Eine Betonlieferung nach der anderen. Ständig fahren Lkw. Zwei Nächte und vier Tage geht das so, bis die Unterwasserbetonsohle für die neue Schleuse bei Rheine-Rodde am Dortmund-Ems-Kanal fertiggestellt ist. 5.000 Kubikmeter Unterwasser-beton sind allein für die Sohle erforderlich. Dafür sorgt einerseits ein mobiles Betonwerk der Johann Bunte Bauunternehmung, andererseits sind aber auch die vielen Betonmischer der Firma Potthoff nicht zu übersehen, die nonstop für Nachschub sorgen.

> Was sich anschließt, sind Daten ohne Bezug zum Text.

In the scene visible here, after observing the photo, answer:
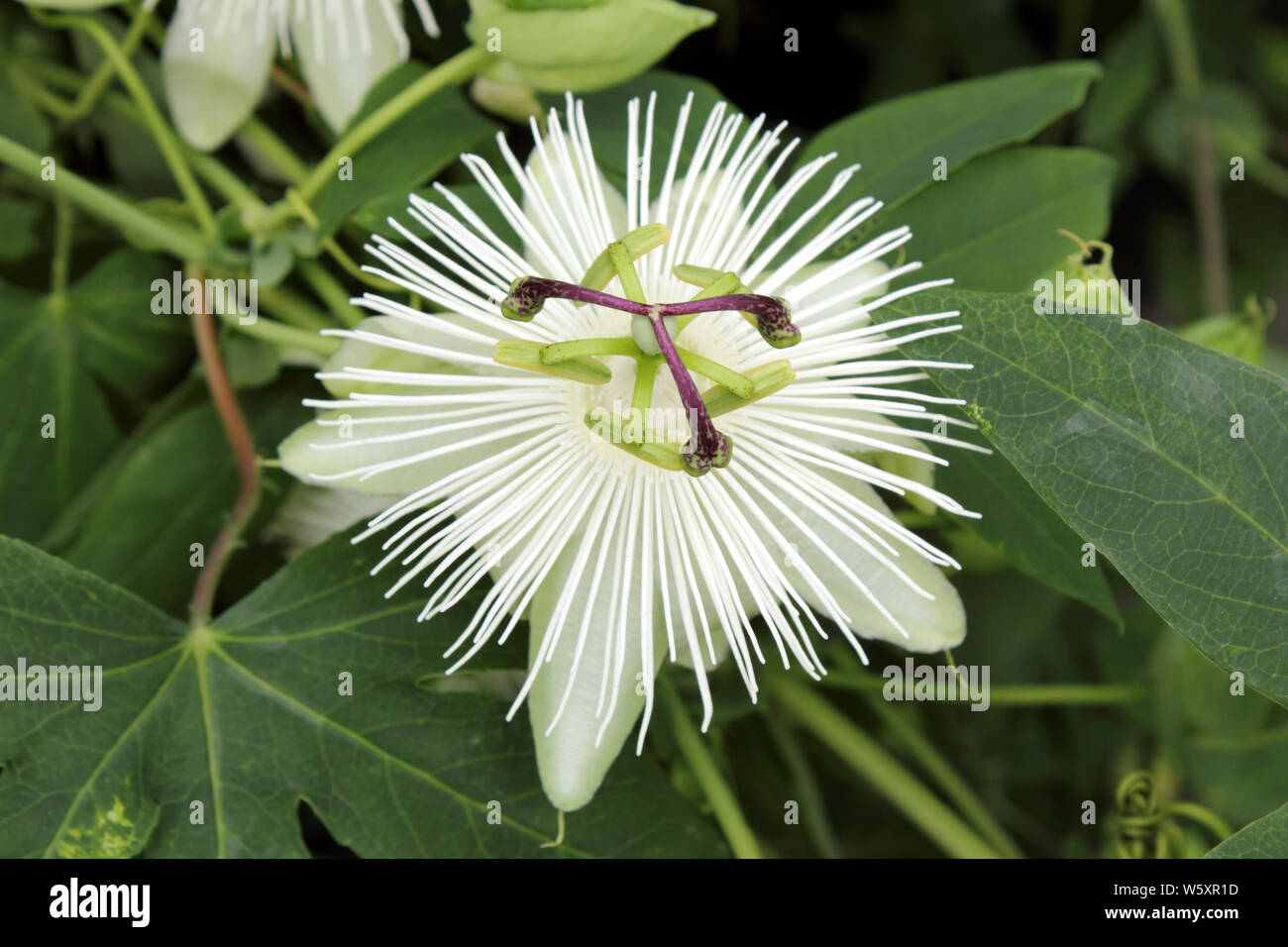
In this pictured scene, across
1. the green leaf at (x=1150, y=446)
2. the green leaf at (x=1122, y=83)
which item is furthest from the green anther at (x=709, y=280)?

Dauerbetonage im Minutentakt
Ein Kraftakt, weil die Unterwassersohle sozusagen aus einem Stück gegossen werden muss. So etwas zu organisieren, ist ohne Lastwagen nicht möglich, bestätigt Björn Kranz. Er arbeitet als Betoningenieur und Projektleiter bei der Johann Bunte Bauunternehmung SE & Co. KG: "Wir sitzen hier natürlich an einer Wasserstraße, aber Transportbeton kann nicht per Schiff antransportiert werden. Er muss in den Werken gemischt werden und kommt dann per Lkw auf die Baustelle". Und mit der Produktion aus dem eigenen Betonwerk und durch die Fahrzeuge der Firma Potthoff ist es nicht getan. "Kies und Sand kommen zwar mit dem Schiff, aber der Zement, die Flugasche und andere Zusatzstoffe werden mit dem Lkw antransportiert. Solche Baumaßnahmen sind also ohne Lkw undenkbar", erklärt Kranz. Die Baumaßnahme bei Rheine wird sich mit dem Neubau der kompletten Schleusenanlage voraussichtlich bis in das Jahr 2030 hinziehen. Auftraggeber ist das Wasserstraßen-Neubauamt in Datteln. Die Kosten sind gewaltig.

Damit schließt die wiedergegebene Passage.